Lexington, KY – In November 2018 a one mile stretch of major highway in Winston-Salem, North Carolina was closed for demolition and resurfacing. The stretch of road will reopen in early 2020, complete with new bridge overpasses, modernizing on and off ramps, and straightening its path (with fewer curves) through the city.

In order to accommodate a demanding, fast-track schedule a Link-Belt 200-ton (182-mt) 248 HSL was purchased for eight traffic and two pedestrian bridges for the project. All but three of the bridges are single span, with 65 in. (1.65 m) bulb tee pre-stressed concrete beams measuring as long as 124 ft. (37.7 m) and weighing up to 113,000 lbs. (51 255 kg). Three of the bridge crossings are single-span (all three within a half-mile of each other), each with six concrete girders placed eight feet apart.

As of May 2019, the pace of bridge construction is maybe the most impressive aspect with a new bridge being constructed every six weeks.

“We’ve accomplished four completed bridges, on schedule, each one in six weeks, and are setting another now,” said a construction manager for the project.
“We knew we would be breaking down this 248 HSL a couple of times on this project. So we wanted a crane that could be broken down and built back up quickly and easily without the need of another crane. Since there really isn’t enough room for an assist crane, we wanted it to be self-erecting.”

The 248 HSL is positioned on a 100 ft. (30.4 m) stretch of timber mats to lift the girders off transport trailers and into position. This length of timber matting was used to accommodate the 14 month schedule that will see construction all hours of the day in all four seasons.

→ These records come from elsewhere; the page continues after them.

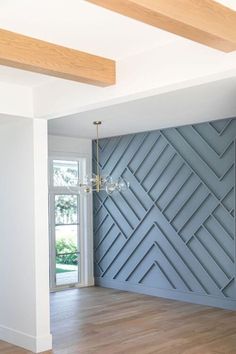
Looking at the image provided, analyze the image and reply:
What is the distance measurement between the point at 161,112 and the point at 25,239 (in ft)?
7.71

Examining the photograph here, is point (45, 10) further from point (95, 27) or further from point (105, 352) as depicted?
point (105, 352)

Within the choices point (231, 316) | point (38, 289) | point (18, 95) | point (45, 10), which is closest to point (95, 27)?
point (45, 10)

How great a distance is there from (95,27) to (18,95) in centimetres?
180

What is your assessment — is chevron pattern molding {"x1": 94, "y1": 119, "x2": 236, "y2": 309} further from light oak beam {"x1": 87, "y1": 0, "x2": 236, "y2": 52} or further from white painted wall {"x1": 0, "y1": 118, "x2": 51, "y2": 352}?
light oak beam {"x1": 87, "y1": 0, "x2": 236, "y2": 52}

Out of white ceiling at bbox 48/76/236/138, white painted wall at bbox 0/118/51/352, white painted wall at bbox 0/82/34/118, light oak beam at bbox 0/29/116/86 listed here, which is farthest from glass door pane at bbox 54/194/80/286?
light oak beam at bbox 0/29/116/86

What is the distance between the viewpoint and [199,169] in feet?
22.8

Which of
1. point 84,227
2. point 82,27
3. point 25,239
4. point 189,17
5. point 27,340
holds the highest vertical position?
point 82,27

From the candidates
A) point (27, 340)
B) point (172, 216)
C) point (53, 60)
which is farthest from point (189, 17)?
point (172, 216)

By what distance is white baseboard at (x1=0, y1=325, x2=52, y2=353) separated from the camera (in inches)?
191

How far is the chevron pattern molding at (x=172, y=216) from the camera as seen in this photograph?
6.66 m

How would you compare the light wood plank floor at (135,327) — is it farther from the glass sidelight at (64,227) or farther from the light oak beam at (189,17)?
the light oak beam at (189,17)

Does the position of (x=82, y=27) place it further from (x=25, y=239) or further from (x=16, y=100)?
(x=25, y=239)

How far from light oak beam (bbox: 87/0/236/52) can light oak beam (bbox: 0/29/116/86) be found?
1175mm

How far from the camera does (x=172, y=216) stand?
286 inches
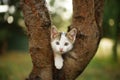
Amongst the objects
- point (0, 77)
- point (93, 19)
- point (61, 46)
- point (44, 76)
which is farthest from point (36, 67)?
point (0, 77)

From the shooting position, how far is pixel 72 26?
417 centimetres

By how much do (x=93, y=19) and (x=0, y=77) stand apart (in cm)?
339

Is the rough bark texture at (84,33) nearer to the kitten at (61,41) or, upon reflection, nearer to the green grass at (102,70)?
the kitten at (61,41)

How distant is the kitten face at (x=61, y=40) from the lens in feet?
12.8

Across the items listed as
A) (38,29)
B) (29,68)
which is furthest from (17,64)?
(38,29)

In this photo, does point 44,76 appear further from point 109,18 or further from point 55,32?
point 109,18

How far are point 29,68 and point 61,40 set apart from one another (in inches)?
226

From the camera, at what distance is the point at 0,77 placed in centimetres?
709

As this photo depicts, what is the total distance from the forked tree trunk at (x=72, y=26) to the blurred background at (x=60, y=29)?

The new bridge overpasses will have a minimum clearance of 17 ft. (5.1 m) to accommodate the varying freight traffic that travels through the area.

B
ridge and abutment foundations have been reinforced with 24 in. (60.9 cm) H-pile. Most of those have been driven with a diesel hammer with 110 ft. (33.5 m) long leads attached to the 248 HSL with 165 ft. (50.2 m) of boom, enabling the pile to be longer.

The 248 HSL travels between each bridge location in the heart of the city. Since most bridges are single span the 248 HSL is able to place the beams by itself.